Copy nothing but the lines below, from the one with "Filhas de militares" through the one with "Beats limited edition rose gold", exactly as written; no pictures should appear.

=== Section Start ===

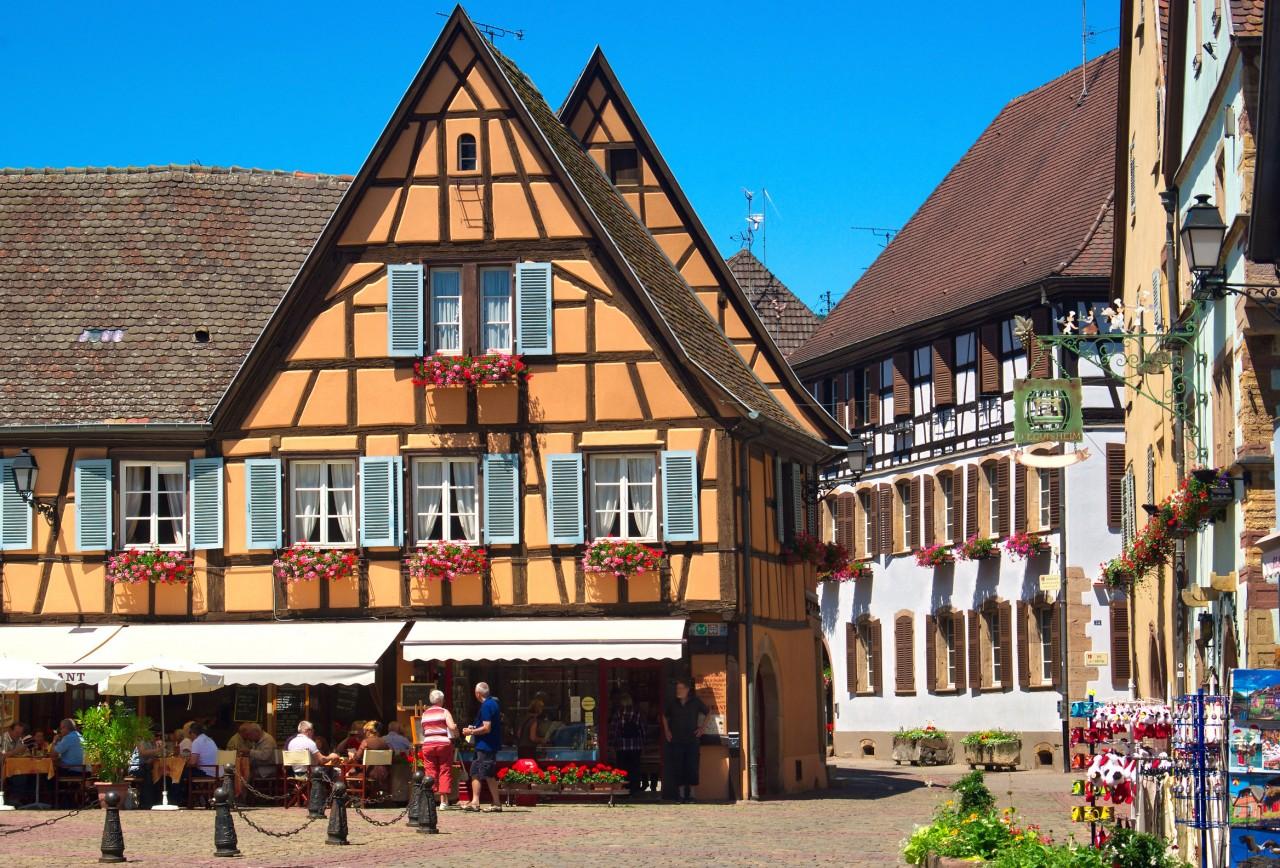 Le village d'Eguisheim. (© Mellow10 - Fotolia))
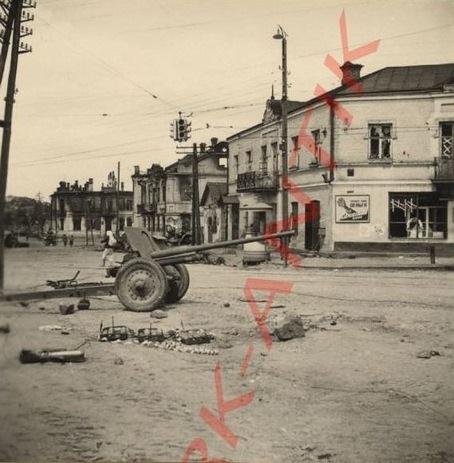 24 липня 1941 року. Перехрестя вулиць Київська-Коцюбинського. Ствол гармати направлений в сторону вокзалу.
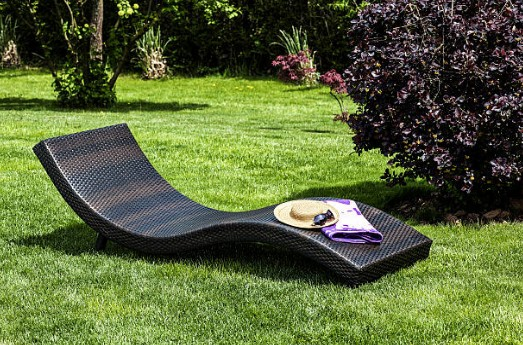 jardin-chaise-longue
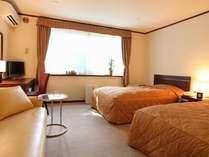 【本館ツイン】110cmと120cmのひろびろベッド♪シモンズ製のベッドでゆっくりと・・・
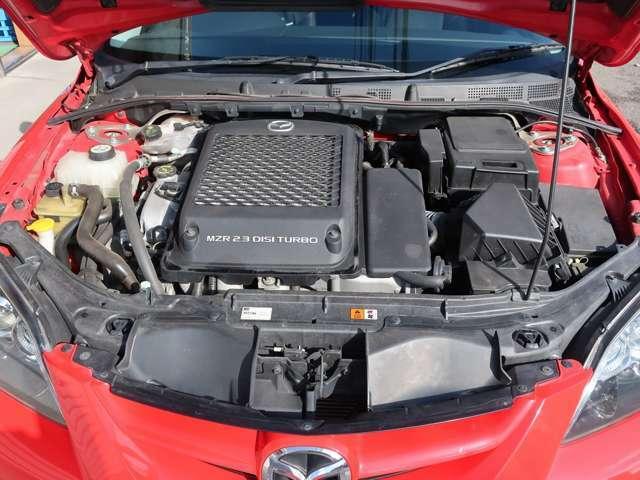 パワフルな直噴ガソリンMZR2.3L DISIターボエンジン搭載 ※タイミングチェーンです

=== Section End ===
=== Section Start ===

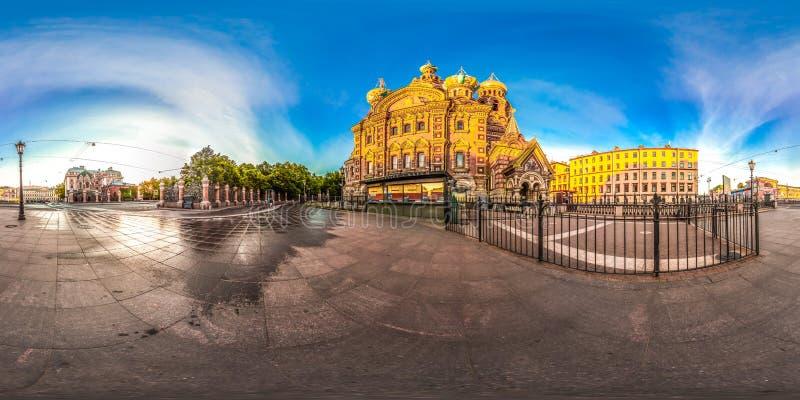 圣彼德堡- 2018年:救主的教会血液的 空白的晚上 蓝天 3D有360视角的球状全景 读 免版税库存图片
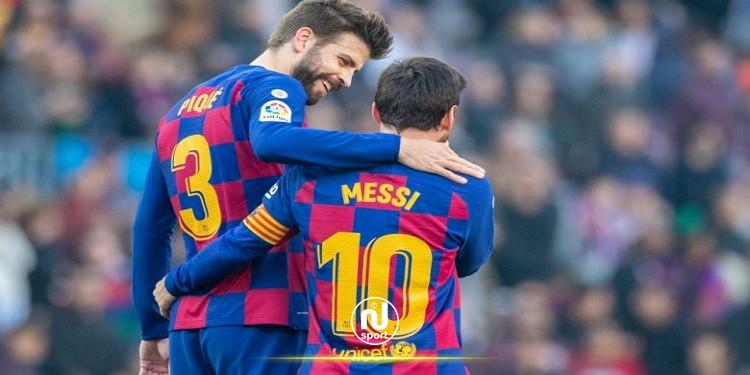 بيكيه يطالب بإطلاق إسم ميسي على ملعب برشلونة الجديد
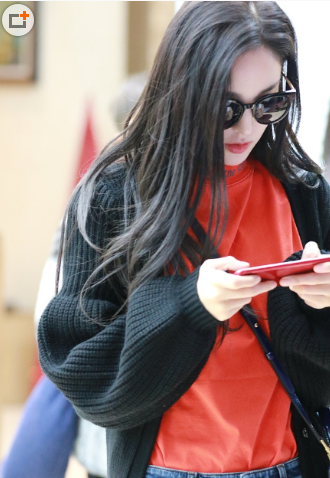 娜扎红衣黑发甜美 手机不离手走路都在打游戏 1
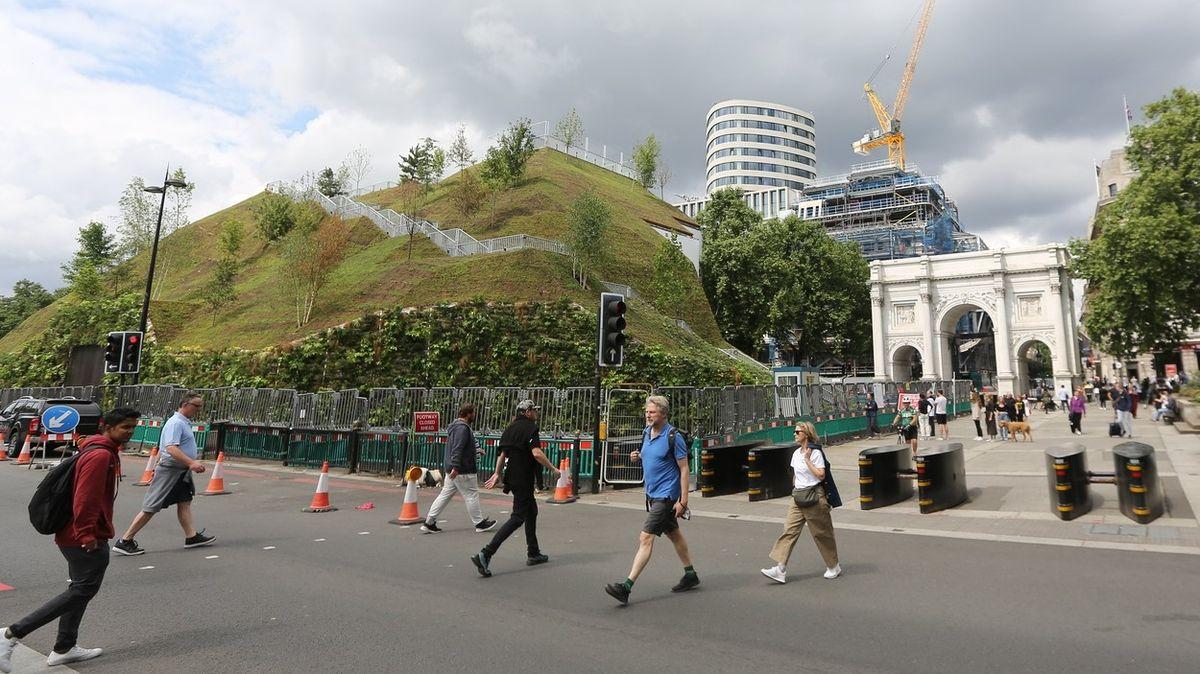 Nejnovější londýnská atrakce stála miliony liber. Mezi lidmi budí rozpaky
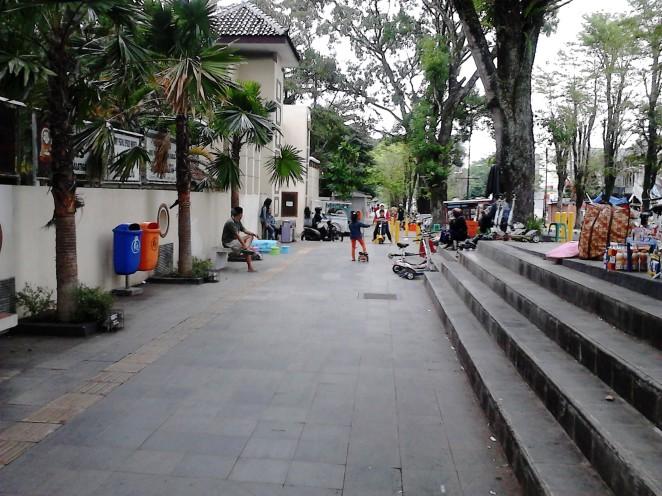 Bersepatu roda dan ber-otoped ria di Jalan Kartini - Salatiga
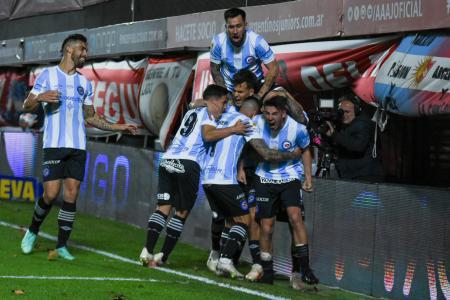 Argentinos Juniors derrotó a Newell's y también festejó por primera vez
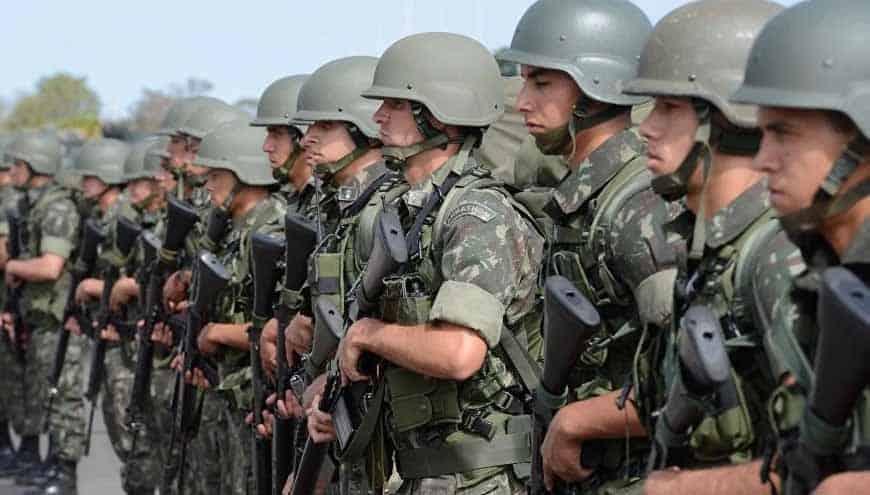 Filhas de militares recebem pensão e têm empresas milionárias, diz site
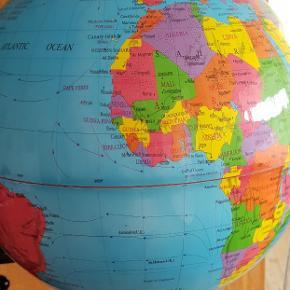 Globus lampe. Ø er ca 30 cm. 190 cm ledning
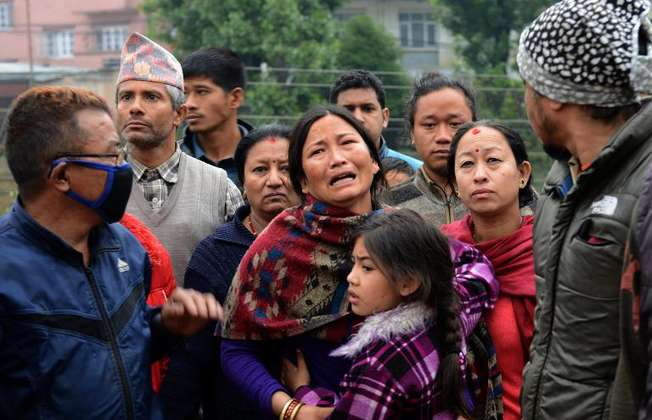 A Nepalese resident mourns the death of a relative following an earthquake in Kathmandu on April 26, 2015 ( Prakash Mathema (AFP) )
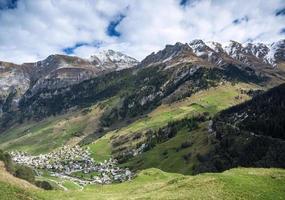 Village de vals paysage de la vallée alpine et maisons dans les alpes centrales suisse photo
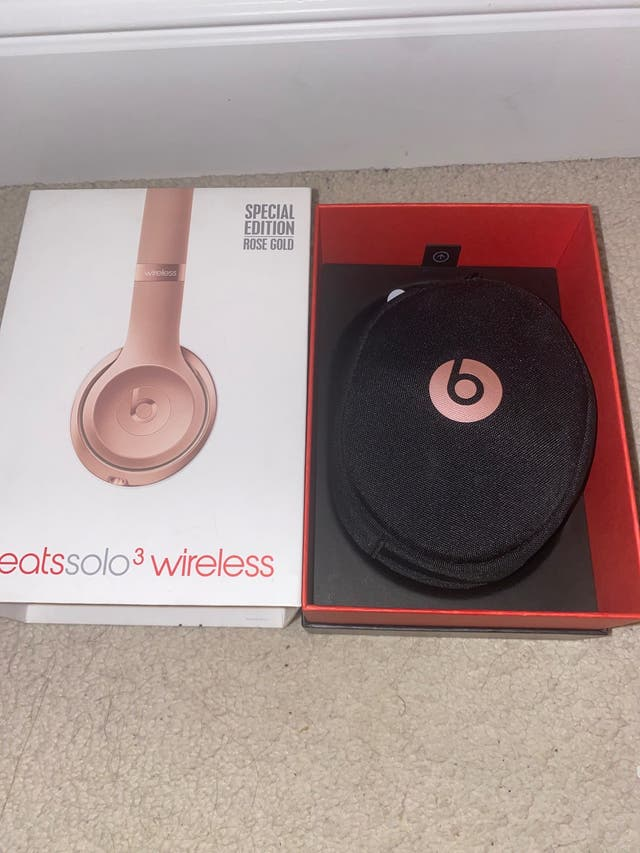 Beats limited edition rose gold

=== Section End ===
=== Section Start ===

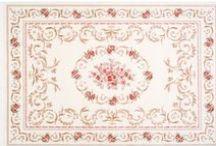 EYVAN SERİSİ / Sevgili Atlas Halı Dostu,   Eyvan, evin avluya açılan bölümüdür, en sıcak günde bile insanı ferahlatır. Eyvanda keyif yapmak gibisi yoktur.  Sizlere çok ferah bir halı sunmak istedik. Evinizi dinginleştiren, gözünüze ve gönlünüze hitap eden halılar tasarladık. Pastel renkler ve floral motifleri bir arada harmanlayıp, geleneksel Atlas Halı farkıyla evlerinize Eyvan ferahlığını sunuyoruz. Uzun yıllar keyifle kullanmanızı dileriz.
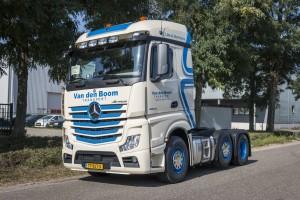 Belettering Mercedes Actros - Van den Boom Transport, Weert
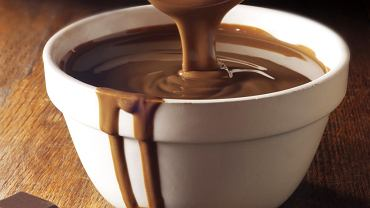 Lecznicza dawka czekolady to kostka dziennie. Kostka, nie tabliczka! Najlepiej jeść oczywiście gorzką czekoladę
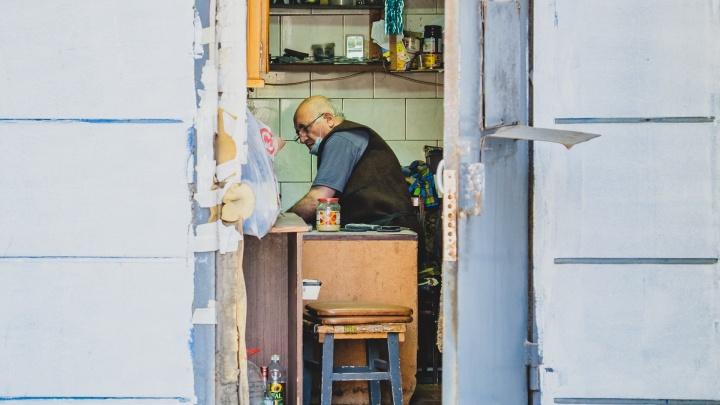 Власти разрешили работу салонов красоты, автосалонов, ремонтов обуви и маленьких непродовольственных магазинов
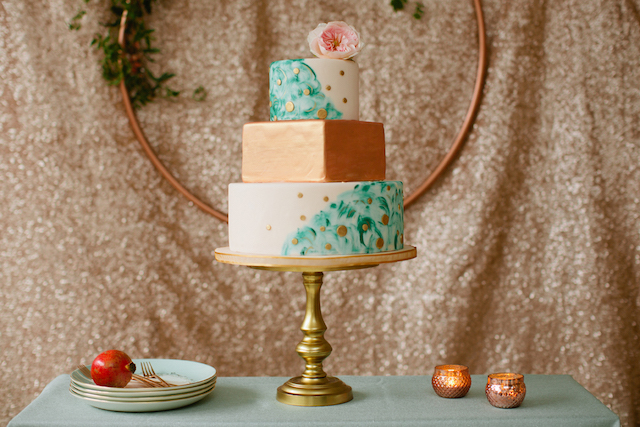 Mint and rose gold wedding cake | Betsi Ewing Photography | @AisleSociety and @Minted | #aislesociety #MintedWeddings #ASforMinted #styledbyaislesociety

=== Section End ===

→ **COMPLETED TASK**
 Filhas de militares recebem pensão e têm empresas milionárias, diz site
 Globus lampe. Ø er ca 30 cm. 190 cm ledning
 A Nepalese resident mourns the death of a relative following an earthquake in Kathmandu on April 26, 2015 ( Prakash Mathema (AFP) )
 Village de vals paysage de la vallée alpine et maisons dans les alpes centrales suisse photo
 Beats limited edition rose gold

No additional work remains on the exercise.